Maritime Football Ltd. has a name for proposed CFL team, but no stadium

The Atlantic Schooners have sailed past the competition to become the name of Halifax’s proposed CFL team.

Maritime Football Ltd. and the Atlantic Schooners Grey Cup Kitchen Party announced the name at a media conference in Edmonton that was live streamed at the HFX Sports Bar and Grill in Halifax.

“Ladies and gentlemen, I am happy to announce that the 10th team in the CFL will be known as the Atlantic Schooners,” said John Ryerson, organizer of the annual Atlantic Schooners Grey Cup Kitchen Party.

As he made the announcement, fans at the bar cheered and clapped.

The name Atlantic Schooners beat out Atlantic Storm, Atlantic Admirals and Atlantic Convoy.

On Nov. 7, Maritime Football Ltd. kicked off a season ticket drive, asking supporters to pay a $50 deposit. Anyone who made a season ticket deposit got a chance to vote on the team name.

The Atlantic Schooners Grey Cup Kitchen Party started in 2004 and is held during Grey Cup weekend. It is organized by John Ryerson and a group of volunteers that are committed to keeping the Atlantic Canadian CFL dream alive.

An article written by the Atlantic Schooners Grey Cup Kitchen Party explains Atlantic Canada was granted a CFL franchise in 1983, but was unable to secure the money for a stadium. The franchise folded in 1984, but the name Atlantic Schooners was kept alive because Ryerson wanted to have an Atlantic Canadian presence at the Grey Cup. The kitchen party then became a Grey Cup tradition.

Neither Ryerson nor any other representative provided updates on the proposed stadium or how many season ticket deposits have been sold.

Randy Ambrosie, commissioner of the CFL, said the only thing standing in the way of Halifax being granted a CFL franchise is the stadium.

“We have nothing but a bunch of small administrative stuff that has to get done,” he said. “Obviously build a stadium, and get ready to play some football.”

CFL Commissioner Randy Ambrosie (centre) answers questions while Bruce Bowser (left) and Anthony LeBlanc (right) founding partners of Maritime Football Ltd. listen at the Nov. 7 press conference
CFL Commissioner Randy Ambrosie (centre) answers questions on Nov. 7, with Bruce Bowser (left) and Anthony LeBlanc (right), founding partners of Maritime Football Ltd.   Brent Kelloway

While the stadium is the biggest hurdle for Halifax’s CFL franchise, Ambrosie said they also need corporate sponsorships.

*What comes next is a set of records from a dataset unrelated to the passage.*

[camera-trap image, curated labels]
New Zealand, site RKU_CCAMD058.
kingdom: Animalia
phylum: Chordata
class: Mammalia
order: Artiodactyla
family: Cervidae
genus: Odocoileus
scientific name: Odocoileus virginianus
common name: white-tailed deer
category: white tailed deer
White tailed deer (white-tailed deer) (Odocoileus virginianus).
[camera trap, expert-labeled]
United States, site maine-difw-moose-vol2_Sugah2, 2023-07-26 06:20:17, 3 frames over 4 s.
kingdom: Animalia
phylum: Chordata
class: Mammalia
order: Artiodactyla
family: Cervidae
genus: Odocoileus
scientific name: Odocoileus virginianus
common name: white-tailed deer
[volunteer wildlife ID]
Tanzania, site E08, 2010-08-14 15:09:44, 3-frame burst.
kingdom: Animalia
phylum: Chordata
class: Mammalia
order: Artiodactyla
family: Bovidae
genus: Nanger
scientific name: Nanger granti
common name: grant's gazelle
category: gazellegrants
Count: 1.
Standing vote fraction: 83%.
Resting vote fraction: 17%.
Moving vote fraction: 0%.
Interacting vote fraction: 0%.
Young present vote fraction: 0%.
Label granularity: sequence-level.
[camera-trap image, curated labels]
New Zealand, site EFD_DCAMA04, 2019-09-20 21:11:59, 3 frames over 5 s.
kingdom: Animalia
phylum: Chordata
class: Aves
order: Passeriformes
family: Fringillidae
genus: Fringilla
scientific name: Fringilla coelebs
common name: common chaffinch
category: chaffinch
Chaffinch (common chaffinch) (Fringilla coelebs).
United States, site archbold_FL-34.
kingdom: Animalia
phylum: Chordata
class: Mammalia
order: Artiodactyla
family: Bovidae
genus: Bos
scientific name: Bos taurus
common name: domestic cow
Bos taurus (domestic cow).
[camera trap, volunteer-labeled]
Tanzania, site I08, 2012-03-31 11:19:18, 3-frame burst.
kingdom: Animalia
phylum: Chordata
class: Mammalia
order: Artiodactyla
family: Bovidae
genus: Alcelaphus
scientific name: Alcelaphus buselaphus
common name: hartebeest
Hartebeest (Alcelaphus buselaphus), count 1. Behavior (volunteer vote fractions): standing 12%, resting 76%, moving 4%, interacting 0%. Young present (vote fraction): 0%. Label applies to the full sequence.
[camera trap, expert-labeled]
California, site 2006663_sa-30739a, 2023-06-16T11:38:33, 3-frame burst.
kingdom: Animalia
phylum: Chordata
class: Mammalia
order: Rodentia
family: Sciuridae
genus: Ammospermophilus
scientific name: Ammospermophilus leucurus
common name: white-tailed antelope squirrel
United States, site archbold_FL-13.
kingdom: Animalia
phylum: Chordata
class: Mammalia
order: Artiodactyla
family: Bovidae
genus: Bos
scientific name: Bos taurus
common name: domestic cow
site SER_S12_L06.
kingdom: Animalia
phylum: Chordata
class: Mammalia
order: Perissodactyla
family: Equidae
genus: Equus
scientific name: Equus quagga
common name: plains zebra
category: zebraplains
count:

Grant Hilliard, a CFL fan for 60 years, watched the announcement at the HFX Sports Bar. He agreed the stadium is the biggest issue, but said it could create more job opportunities.

“It would be wonderful. There would be a lot of sports information; it would bring a lot of television work and bring tourists here as well,” said Hilliard. “Plus, it would be pretty enjoyable to go and see the games.”

Maritime Football Ltd. has said it hopes to build a 24,000-seat stadium in the Shannon Park area. On Oct. 30, Halifax Regional Council unanimously voted to have a staff report conducted on the proposed building.

Ambrosie said Friday he is excited about the opportunity to have a CFL franchise in region, as the most eastern team is in Montreal. He said they want to create a Coast Bowl that would feature the B.C. Lions against the Atlantic Schooners.

“The thought of a truly national Canadian Football League, coast to coast, is absolutely amazing,” said Ambrosie.